Optimistically assuming 6.25 ⁠ns per instruction (given the ESP32-C6's 160 ⁠MHz clock speed), that's 31.25 ⁠ns per 4 bytes of data. However, when we have to copy 1526 bytes of data (a full length packet), that adds up to about 11.9 ⁠μs (5 instructions × 6.25 ⁠ns × 1526 bytes ÷ 4 bytes per word). And that's assuming each instruction only takes one CPU cycle.

Indeed, if we assume 6 CPU cycles per iteration, we arrive at a total of 14.3 ⁠μs per copy, more or less what I measured in practice. This really made clear that I had to optimize the interrupt routine as much as possible, and that I was going to have to remove this copy operation.

I achieved this by making the PHY RX layer request buffer space from the MAC RX layer at the start of the RX interrupt routine. This way the PHY layer could write directly into the final destination buffer, and I could avoid having to copy from the PHY's private RX buffer into the MAC RX buffer.

Switching to the bbqueue bip buffer crate

This brings me to another wrinkle I now had to solve.

▸ **DATA LISTING**:
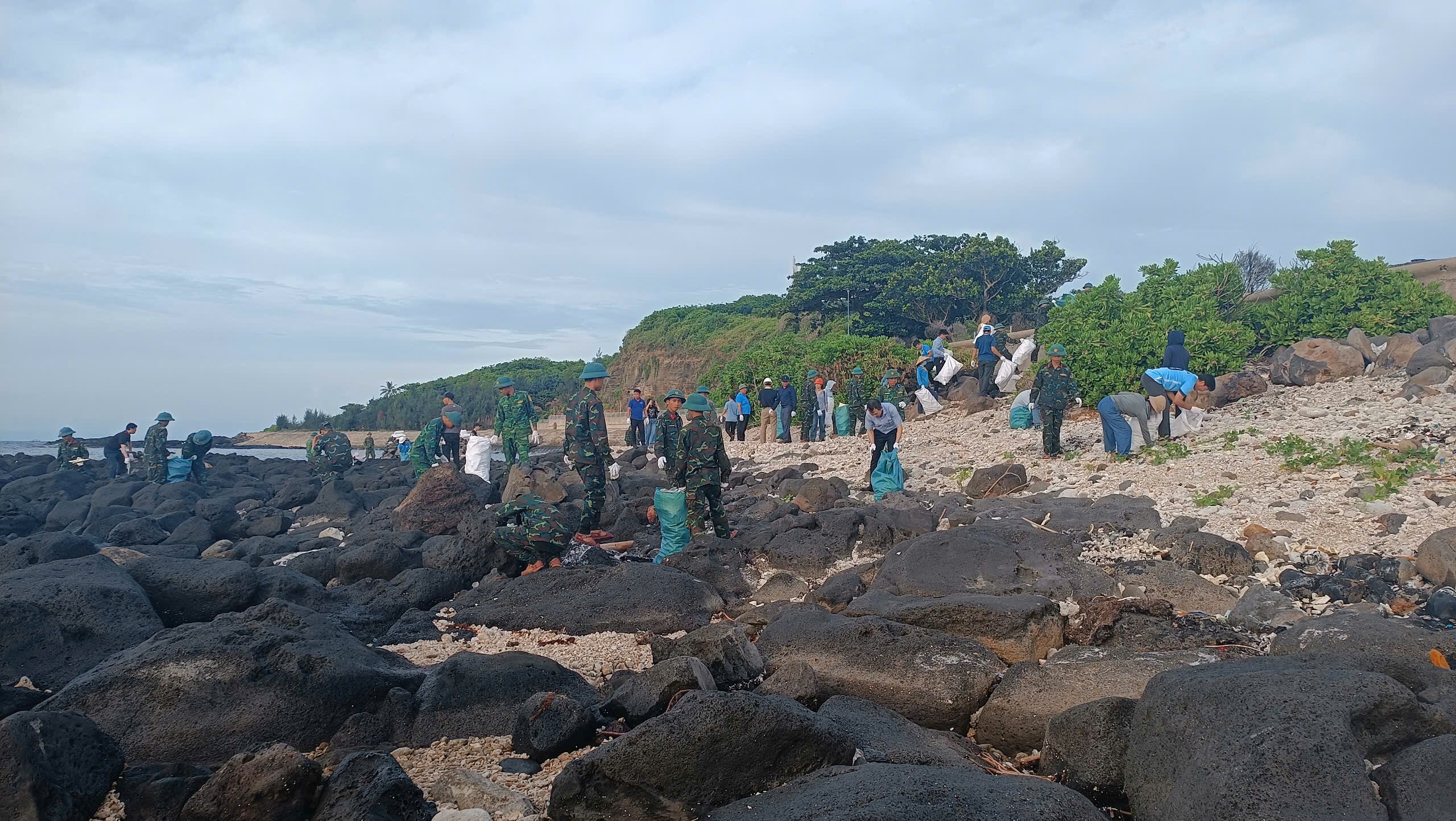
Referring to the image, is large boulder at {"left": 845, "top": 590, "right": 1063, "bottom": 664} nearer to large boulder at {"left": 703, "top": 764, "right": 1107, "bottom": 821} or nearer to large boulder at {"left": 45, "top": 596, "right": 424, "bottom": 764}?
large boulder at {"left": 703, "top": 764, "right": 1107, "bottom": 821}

--

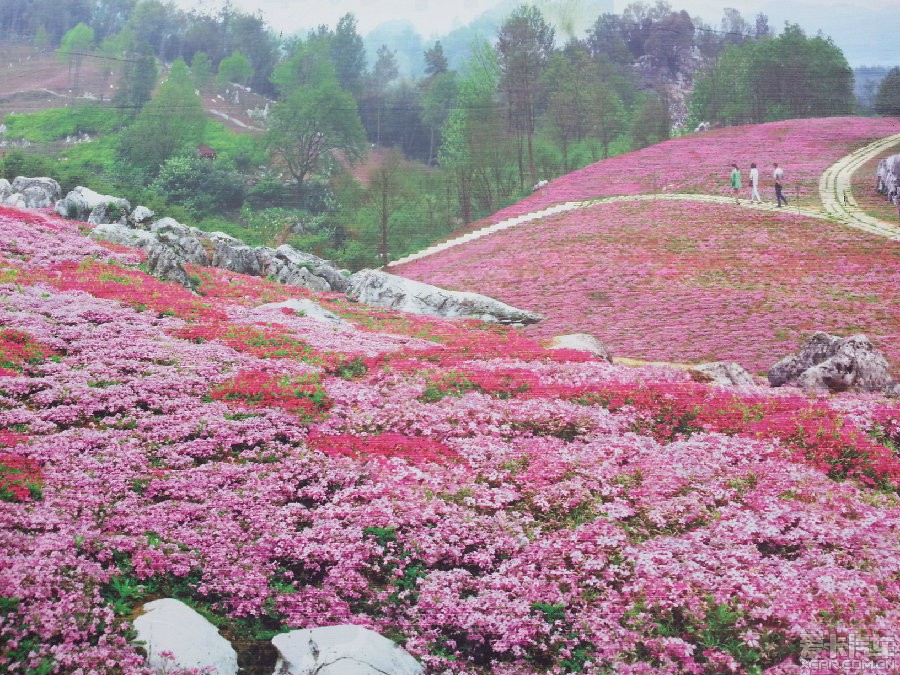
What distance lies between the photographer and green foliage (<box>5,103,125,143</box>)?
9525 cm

...

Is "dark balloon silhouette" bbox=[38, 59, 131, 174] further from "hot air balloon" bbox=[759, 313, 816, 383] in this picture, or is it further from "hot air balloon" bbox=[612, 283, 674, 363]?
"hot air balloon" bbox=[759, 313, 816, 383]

▸ **STATED TASK**: In the ESP32-C6 passage above, shorten the paragraph that begins "I achieved this by making" to a single sentence that keeps its main facts.

▸ **RESULT OF THIS EXERCISE**: The copy was removed by having the PHY RX layer request buffer space from the MAC RX layer at the start of the RX interrupt routine, so the PHY layer could write directly into the final destination buffer instead of copying from its private RX buffer into the MAC RX buffer.